The intention behind the app was all about accessibility, explains Simon Yuen, Director, Graphics AI at NVIDIA. “Right now, if you want to create a 3D character, you need to be a domain expert to do it. Audio2Face is designed with a very specific purpose in mind, to help simplify voice-based facial animation while improving the quality of automated solutions of today. The method leverages deep learning and runs in real-time. It supports realistic or stylized characters and neither rigging nor AI training is required to use it. It soon will support a broader range of motion and emotion for the full face. And it’s designed to complement and work with other existing tools and workflows.”

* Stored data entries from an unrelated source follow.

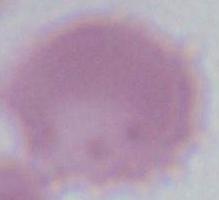 A red blood cell is shown. 1000x magnification. Photomicrograph.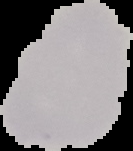
image size = 133×151 pixels
image type = cell region segmented out of the field of view; surrounding area masked to black
result = no malaria parasites seen
preparation = thin blood smearGive the preparation type.
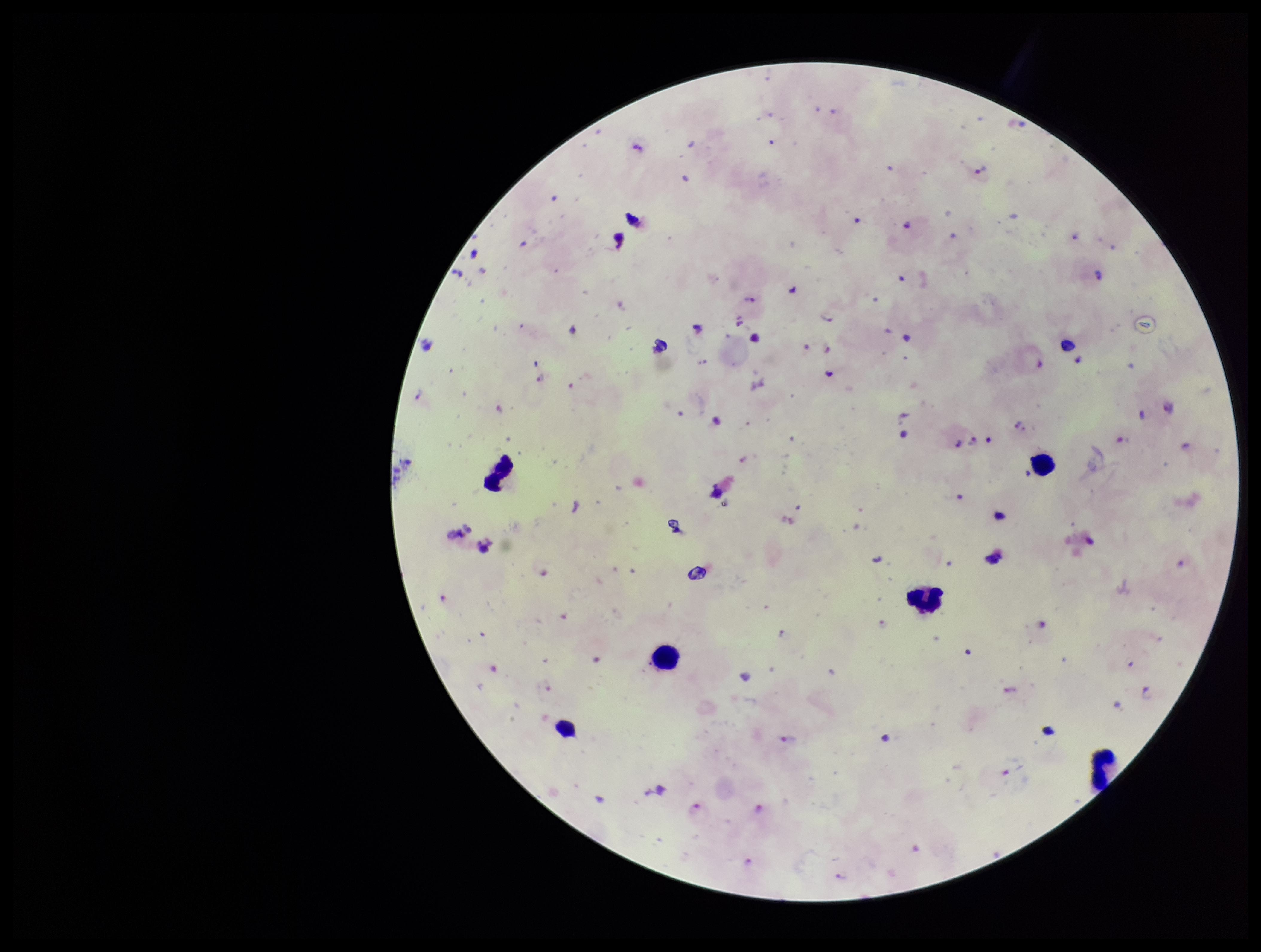
Thick.

Single field of view. Species reported for this patient: Plasmodium falciparum. Stained with Giemsa. Image is 1261×952 pixels. Parasite count: 31. Photographed through the microscope eyepiece with a smartphone camera. Plasmodium parasites: identified. Leukocyte count: 5. Patient malaria status: positive.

“Wherever we see challenges in the workflow it’s our mission to solve them,” adds Richard Kerris, Vice President, Omniverse Platform Development at NVIDIA, “especially when you get to the really difficult things like animation. The more we can democratize that, the more we’re going to give capability to storytellers, designers and developers to extend their vision with more powerful, yet accessible tools.”
Audio2Face continues to be updated and now with blendshape support for instance. Users are able to re-target to any 3D human or human-looking face, and even more alien or animal-esque faces. “We’ve tested from rhinos to aliens to other things,” notes Yuen, “and we do plan to have more pre-trained data available with Audio2Face and better support of a larger variety of voices and languages.”
WHEN A VERY DIFFERENT KIND OF DIGITAL HUMAN IS REQUIRED
The face replacements in David France’s Welcome to Chechnya (2020) documentary caught many people’s attention, not only for the delicate way they protected the identities of those featured in the film who risked suffering persecution from the Russian republic of Chechnya, but also the way they were achieved with A.I. and machine learning techniques. In the end, what ultimately were produced were ‘new’ digital humans.
“It was especially challenging to create a user interface for the generation of believable human skin. Our skin shader is one of the most complex shaders we have made at Epic, and distilling it down to a few intuitive sliders was a challenge. We had to research a lot of techniques involving machine learning and pragmatic uses of principal component analysis (PCA) and frequency separation to get us there, but we’re happy with the results.”
—Chris Evans, Technical Animation Director, Advanced Character Group, Epic Games
Visual Effects Supervisor Ryan Laney oversaw that work, taking new performers as face doubles and masking them over the original subjects, aided by machine learning and traditional compositing. The approach taken fit in with the film’s limited budget and also meant expensive and time-consuming, completely-CG photoreal digital avatars were not necessary. Furthermore, it wasn’t quite the same process as the current deep fakes phenomenon – itself now also a widely accessible toolset – although it certainly shares some technology.
An interesting aspect of the final shots was some noticeable softness or blur in the faces, which in fact was deliberately retained in the digital humans. “We leveraged the visual language of that softness to help us maintain journalistic integrity,” notes Laney. “There was a moment halfway through the production where I wasn’t sure if what was on the screen was the double or the original. So, it really did help us to have those visual indicators, but journalistic integrity was why keeping the soft look stayed in.”
Laney has come to refer to his team’s digital human creation technique, which he is utilizing in other projects, as ‘digital veils.’ “We’re also calling the process ‘automated face replacement,’” he says. “I feel like it fits in with the analogy of automated dialogue replacement or ADR. We capture the data and we do this training session to marry the faces, and then there’s still work involved to lay it in. That automated face replacement is the process that produces digital veils.”